» 작업 지시: 아래 타이타닉 승객 시각화 글의 마지막 줄 다음부터 이어 쓰세요.

» 본문 부분:
---*---

타이타닉 데이터세트 로딩하기¶

In [2]:

import pandas as pd
titanic_df = pd.read_csv('titanic_train.csv')
titanic_df.head(5)

Out[2]:

	PassengerId	Survived	Pclass	Name	Sex	Age	SibSp	Ticket	Fare	Cabin	Embarked
0	1	0	3	Braund, Mr. Owen Harris	male	22.0	1	A/5 21171	7.2500	NaN	S
1	2	1	1	Cumings, Mrs. John Bradley (Florence Briggs Th...	female	38.0	1	PC 17599	71.2833	C85	C
2	3	1	3	Heikkinen, Miss. Laina	female	26.0	0	STON/O2. 3101282	7.9250	NaN	S
3	4	1	1	Futrelle, Mrs. Jacques Heath (Lily May Peel)	female	35.0	1	113803	53.1000	C123	S
4	5	0	3	Allen, Mr. William Henry	male	35.0	0	373450	8.0500	NaN	S

Histogram¶

연속값에 대한 구간별 도수 분포를 시각화

In [3]:

### matplotlib histogram
import matplotlib.pyplot as plt
plt.hist(titanic_df['Age'])

---*---

» 기록된 정보:
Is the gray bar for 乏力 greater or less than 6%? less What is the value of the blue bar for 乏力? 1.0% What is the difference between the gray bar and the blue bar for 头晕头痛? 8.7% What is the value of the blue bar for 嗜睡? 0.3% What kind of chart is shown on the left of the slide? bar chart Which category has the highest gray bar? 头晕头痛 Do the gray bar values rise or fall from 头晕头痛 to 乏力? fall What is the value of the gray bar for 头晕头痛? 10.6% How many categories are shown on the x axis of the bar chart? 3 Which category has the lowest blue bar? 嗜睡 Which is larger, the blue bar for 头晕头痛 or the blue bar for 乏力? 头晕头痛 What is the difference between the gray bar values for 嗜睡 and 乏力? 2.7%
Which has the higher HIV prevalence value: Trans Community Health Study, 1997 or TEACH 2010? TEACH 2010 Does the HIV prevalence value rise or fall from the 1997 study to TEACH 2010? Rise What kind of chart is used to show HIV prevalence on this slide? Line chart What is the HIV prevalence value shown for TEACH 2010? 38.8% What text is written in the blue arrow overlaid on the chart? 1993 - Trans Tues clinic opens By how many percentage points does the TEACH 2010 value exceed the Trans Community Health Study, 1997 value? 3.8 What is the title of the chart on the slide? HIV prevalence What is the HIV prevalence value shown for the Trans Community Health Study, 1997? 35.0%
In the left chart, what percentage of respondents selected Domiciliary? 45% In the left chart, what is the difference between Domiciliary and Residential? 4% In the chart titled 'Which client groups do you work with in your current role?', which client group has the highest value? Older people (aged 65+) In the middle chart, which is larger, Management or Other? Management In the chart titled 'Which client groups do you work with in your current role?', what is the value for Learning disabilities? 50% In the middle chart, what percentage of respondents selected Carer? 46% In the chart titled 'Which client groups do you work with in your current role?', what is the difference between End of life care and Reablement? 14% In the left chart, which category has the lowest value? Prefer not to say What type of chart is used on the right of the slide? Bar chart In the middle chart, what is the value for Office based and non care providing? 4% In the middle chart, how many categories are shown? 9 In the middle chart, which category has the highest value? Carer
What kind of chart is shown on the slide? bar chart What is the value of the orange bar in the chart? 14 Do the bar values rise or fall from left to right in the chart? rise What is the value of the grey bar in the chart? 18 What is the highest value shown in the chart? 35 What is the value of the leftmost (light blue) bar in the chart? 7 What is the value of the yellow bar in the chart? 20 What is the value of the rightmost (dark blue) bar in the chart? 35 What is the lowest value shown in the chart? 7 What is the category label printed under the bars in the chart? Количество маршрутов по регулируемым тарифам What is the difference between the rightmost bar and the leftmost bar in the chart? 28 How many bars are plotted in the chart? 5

---*---

» 작업 결과:
#plt.show()

Out[3]:

(array([ 54.,  46., 177., 169., 118.,  70.,  45.,  24.,   9.,   2.]),
 array([ 0.42 ,  8.378, 16.336, 24.294, 32.252, 40.21 , 48.168, 56.126,
        64.084, 72.042, 80.   ]),
 <BarContainer object of 10 artists>)

In [4]:

# Pandas 에서 hist 함수를 바로 호출할 수 있음.
titanic_df['Age'].hist()

Out[4]:

<AxesSubplot:>

seaborn histogram¶

seaborn의 예전 histogram은 distplot함수지만 deprecate됨. seaborn의 histogram은 histplot과 displot이 대표적이며 histplot은 axes레벨, displot은 figure레벨임

In [5]:

import seaborn as sns
#import warnings
#warnings.filterwarnings('ignore')
sns.distplot(titanic_df['Age'], bins=10)
#sns.distplot(titanic_df['Age'], bins=10, kde =False)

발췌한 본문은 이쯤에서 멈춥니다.